Consider for simplicity the case where $M$ can be covered by two coordinate charts $\phi_i \colon U_i \rightarrow M$. Then we only have a single non-trivial transition map $\phi_2^{-1} \circ \phi_1$ defined on $V = \phi_1^{-1}(\phi_1(U_1) \cap \phi_2(U_2)) \subseteq M_1$. The other transition maps are the identity maps $\phi_i^{-1} \circ \phi_i$ which have a positive Jacobian determinant and $\phi_1^{-1} \circ \phi_2$ which is the inverse of $\phi_2^{-1} \circ \phi_1$ and so the Jacobian determinants of $\phi_2^{-1} \circ \phi_1, \phi_2^{-1} \circ \phi_1$ have the same sign.

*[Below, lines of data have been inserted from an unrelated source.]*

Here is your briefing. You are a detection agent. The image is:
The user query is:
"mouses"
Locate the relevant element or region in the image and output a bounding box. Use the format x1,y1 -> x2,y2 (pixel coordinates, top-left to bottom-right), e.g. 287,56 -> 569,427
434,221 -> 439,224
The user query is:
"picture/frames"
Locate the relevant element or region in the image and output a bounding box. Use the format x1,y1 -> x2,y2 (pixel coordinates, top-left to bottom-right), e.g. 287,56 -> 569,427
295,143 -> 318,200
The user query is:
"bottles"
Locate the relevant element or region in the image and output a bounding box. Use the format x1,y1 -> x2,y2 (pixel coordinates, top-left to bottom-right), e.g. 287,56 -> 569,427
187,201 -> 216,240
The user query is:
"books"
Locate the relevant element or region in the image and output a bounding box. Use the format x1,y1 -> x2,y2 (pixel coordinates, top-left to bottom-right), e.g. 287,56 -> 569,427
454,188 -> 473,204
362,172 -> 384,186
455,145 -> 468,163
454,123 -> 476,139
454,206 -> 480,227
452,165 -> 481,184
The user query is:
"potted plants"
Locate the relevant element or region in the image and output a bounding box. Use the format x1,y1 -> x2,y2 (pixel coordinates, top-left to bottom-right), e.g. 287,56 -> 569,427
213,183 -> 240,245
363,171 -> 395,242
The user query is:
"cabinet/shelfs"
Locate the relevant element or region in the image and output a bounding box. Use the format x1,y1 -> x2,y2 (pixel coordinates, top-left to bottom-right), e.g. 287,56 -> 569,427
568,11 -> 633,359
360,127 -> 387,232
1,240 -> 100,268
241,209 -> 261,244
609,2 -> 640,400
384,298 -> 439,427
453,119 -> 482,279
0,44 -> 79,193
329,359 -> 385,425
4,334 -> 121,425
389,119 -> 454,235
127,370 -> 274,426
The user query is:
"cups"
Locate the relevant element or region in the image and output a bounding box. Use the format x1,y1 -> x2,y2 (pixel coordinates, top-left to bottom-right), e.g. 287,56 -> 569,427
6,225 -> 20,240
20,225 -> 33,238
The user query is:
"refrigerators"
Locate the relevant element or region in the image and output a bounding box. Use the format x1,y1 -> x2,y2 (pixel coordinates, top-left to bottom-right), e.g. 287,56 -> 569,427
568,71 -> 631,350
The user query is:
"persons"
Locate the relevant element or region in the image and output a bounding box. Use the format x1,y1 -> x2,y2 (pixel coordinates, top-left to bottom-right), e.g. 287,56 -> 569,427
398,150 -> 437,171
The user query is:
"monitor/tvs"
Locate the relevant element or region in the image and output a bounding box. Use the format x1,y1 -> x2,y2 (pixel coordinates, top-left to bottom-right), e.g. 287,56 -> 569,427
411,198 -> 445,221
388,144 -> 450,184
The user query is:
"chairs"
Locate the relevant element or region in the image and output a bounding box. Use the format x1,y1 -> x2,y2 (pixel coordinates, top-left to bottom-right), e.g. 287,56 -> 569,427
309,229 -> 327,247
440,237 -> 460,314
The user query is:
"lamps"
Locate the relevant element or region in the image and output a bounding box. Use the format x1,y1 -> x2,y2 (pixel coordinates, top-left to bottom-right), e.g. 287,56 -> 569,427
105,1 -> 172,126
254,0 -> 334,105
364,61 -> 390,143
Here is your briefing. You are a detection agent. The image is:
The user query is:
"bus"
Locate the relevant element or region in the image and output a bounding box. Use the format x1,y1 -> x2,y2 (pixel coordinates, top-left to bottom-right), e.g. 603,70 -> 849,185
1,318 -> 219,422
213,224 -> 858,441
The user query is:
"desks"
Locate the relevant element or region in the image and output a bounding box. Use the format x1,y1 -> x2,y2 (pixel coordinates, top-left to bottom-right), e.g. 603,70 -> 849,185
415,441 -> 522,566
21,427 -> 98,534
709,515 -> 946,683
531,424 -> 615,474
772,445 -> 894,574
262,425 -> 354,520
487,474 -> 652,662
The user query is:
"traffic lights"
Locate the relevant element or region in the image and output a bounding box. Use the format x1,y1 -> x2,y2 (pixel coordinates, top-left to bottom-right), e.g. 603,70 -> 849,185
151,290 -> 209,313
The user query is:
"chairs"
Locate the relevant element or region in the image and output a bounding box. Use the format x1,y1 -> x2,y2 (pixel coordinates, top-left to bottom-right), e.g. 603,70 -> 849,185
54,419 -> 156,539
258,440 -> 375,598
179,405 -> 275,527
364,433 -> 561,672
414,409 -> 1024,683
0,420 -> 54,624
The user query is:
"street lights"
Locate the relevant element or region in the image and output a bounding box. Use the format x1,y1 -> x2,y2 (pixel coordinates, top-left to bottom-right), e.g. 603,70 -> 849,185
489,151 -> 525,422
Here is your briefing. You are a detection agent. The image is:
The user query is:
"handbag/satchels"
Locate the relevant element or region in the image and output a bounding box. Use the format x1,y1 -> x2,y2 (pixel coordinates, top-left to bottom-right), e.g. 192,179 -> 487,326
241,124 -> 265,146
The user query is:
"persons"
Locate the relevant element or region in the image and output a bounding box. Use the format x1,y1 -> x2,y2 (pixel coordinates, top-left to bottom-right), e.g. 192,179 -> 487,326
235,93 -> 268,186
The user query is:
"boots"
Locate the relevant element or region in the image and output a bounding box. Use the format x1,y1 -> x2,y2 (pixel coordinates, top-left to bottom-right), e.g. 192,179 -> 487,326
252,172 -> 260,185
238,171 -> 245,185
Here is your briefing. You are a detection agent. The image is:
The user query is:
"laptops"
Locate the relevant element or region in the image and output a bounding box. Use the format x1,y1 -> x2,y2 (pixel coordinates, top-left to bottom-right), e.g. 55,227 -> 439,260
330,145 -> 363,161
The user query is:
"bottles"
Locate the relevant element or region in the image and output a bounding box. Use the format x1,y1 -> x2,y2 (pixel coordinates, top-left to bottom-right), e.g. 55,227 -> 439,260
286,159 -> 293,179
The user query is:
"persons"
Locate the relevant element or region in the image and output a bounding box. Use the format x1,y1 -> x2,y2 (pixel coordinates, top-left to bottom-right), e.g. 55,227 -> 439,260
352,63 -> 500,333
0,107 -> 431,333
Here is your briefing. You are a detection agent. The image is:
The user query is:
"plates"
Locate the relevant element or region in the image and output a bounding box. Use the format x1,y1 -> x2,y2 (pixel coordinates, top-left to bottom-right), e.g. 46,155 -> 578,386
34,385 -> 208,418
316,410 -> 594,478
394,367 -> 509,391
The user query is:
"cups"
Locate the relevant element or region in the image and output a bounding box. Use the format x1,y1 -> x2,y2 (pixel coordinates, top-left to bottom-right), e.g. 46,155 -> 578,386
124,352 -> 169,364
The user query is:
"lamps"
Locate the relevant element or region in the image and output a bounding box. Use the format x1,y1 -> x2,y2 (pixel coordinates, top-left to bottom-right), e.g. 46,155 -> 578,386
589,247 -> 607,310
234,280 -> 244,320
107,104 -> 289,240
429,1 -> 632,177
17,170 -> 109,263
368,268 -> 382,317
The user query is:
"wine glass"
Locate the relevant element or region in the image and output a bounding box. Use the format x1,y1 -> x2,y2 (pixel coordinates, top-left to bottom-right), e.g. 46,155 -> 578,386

Assume first that $V$ is connected. Then we will have either $\det D(\phi_2^{-1} \circ \phi_1) > 0$ on the whole of $V$ and so the charts induce an orientation on $M$ or $\det D(\phi_2^{-1} \circ \phi_1) < 0$ on the whole of $V$. In the second case, by modifying one of the charts (say, by switching two coordinates or negating a coordinate) we can get an equivalent collection of charts for which $\det D(\phi_2^{-1} \circ \phi_1) > 0$ and so again an orientation.
However, if $V$ is not connected, then $\det D(\phi_2^{-1} \circ \phi_1)$ will have constant sign on each connected component of $V$ but in general, there isn't any modification we can do to one of the charts that will guarantee that $\det D(\phi_2^{-1} \circ \phi_1)$ will be positive. If $V$ has two connected components on which $\det D(\phi_2^{-1} \circ \phi_1)$ has different sign, then by modifying $\phi_i$ in the way described above will only switch the sign of the components.
In general, a conformal structure on a manifold is an equivalence class of Riemannian metrics and one can talk about conformal structures on non-orientable manifolds so you need to give more context so that your question makes sense.